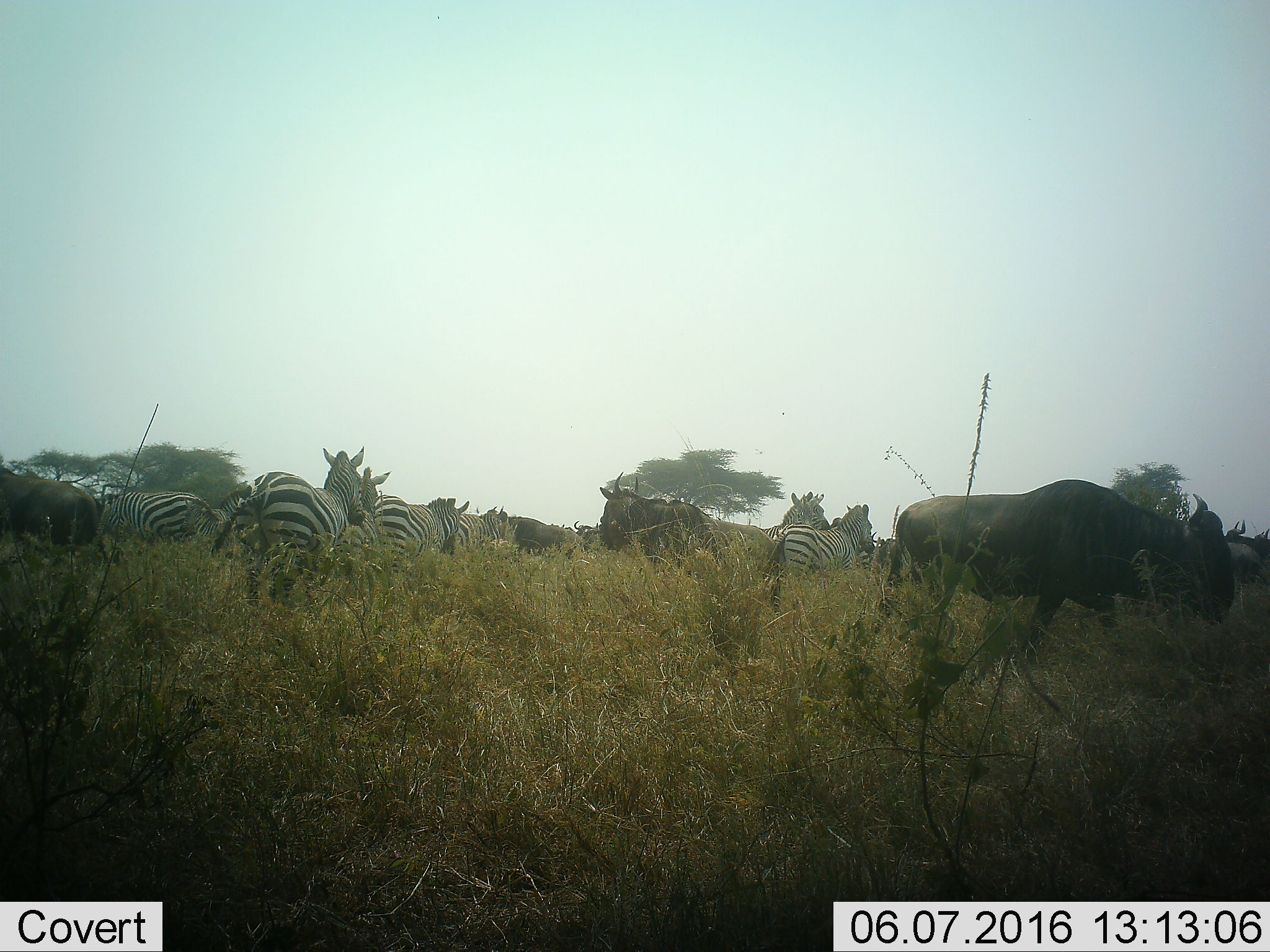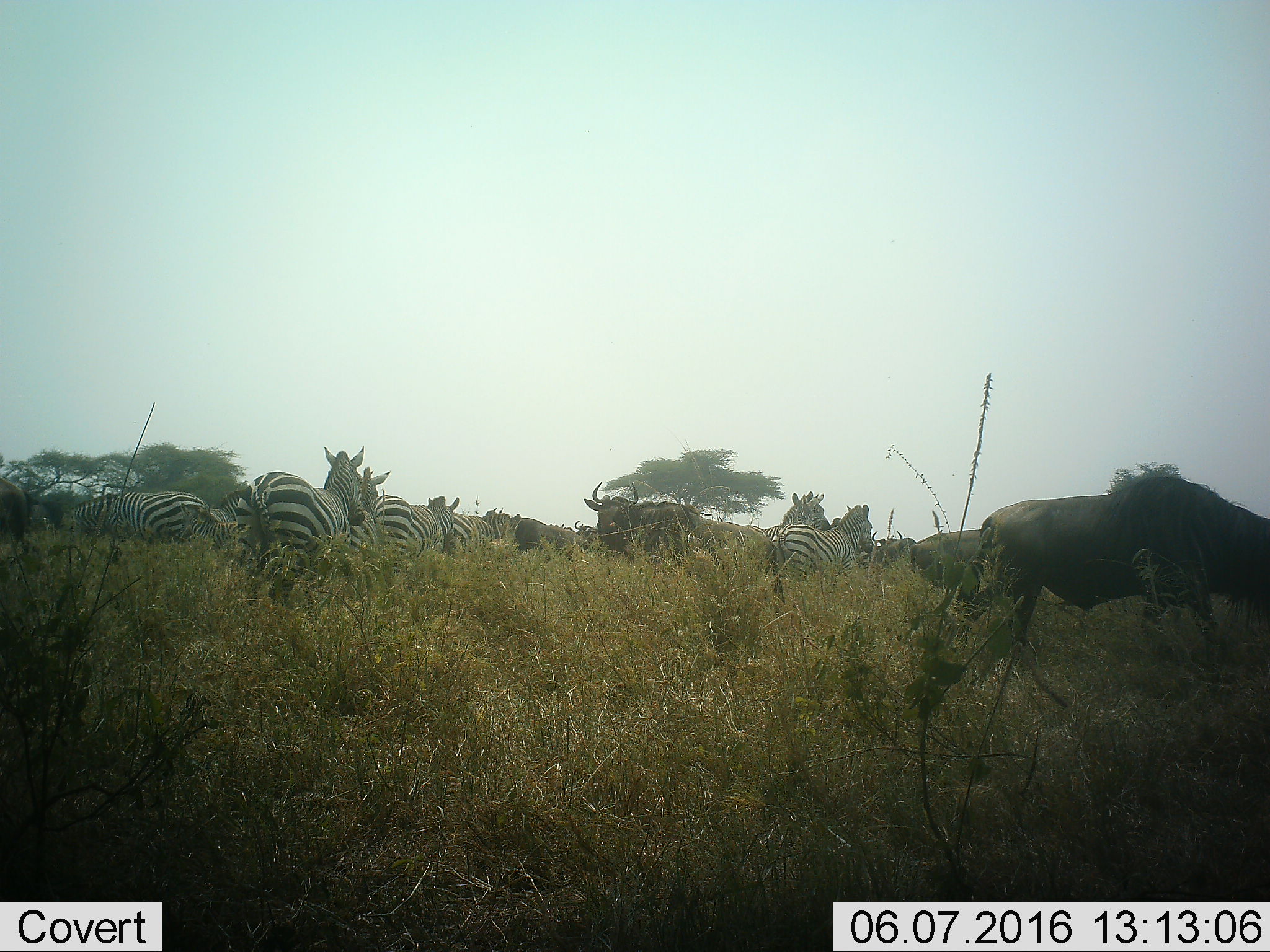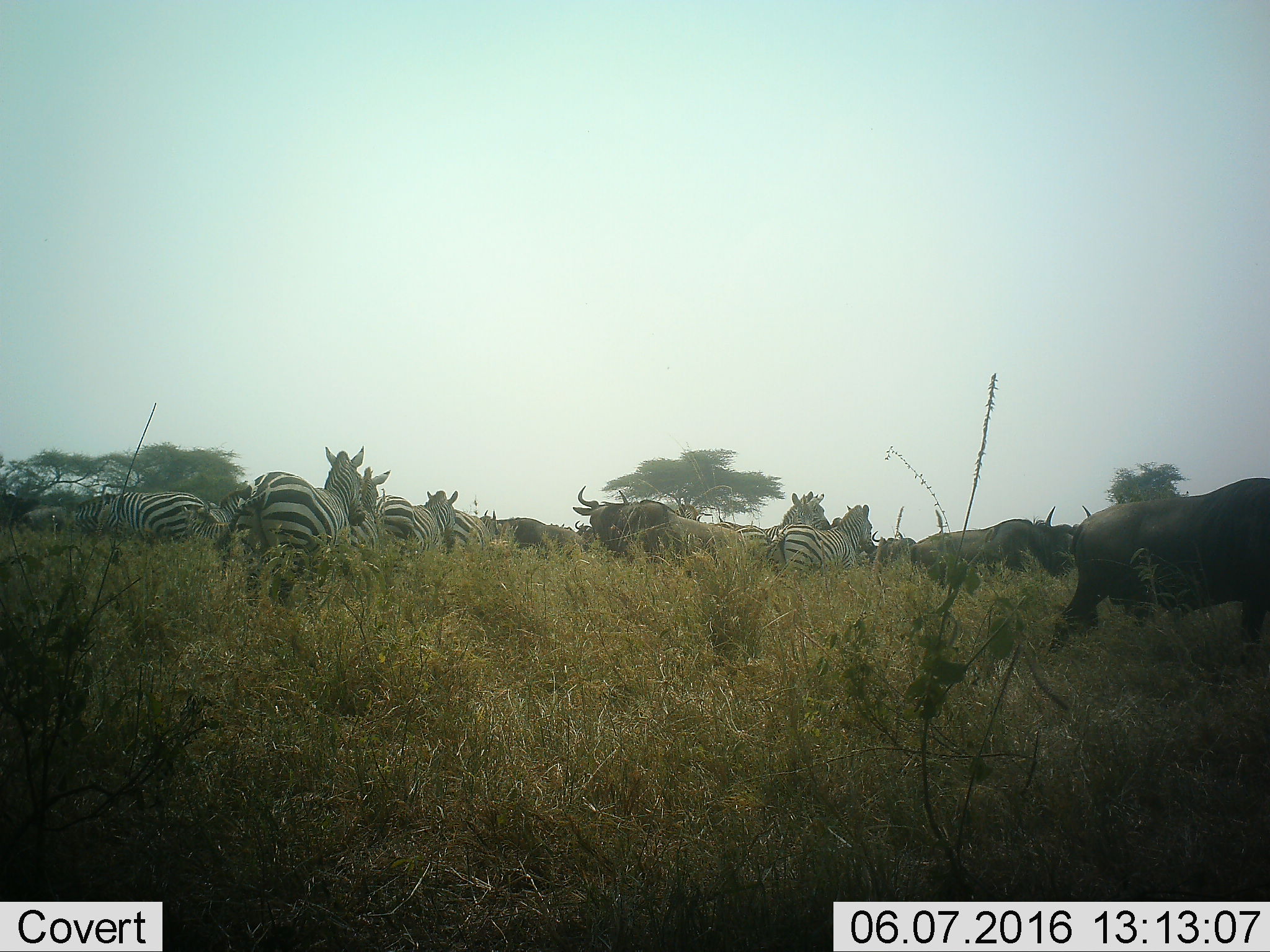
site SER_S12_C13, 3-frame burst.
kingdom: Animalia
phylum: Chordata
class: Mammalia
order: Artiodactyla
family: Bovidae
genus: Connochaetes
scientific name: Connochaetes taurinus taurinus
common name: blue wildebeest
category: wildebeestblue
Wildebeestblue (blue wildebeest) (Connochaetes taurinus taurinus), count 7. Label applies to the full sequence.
==
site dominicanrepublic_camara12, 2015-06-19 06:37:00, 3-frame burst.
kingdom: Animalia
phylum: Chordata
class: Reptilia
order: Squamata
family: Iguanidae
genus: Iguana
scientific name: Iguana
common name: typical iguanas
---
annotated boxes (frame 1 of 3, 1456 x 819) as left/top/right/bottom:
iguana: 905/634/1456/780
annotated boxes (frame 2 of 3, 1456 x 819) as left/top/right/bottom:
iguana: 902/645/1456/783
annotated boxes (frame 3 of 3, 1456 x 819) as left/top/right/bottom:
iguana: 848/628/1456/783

Activity: Go through the data and show every line where "name" occurs.

Result:
scientific name: Connochaetes taurinus taurinus
common name: blue wildebeest
scientific name: Iguana
common name: typical iguanas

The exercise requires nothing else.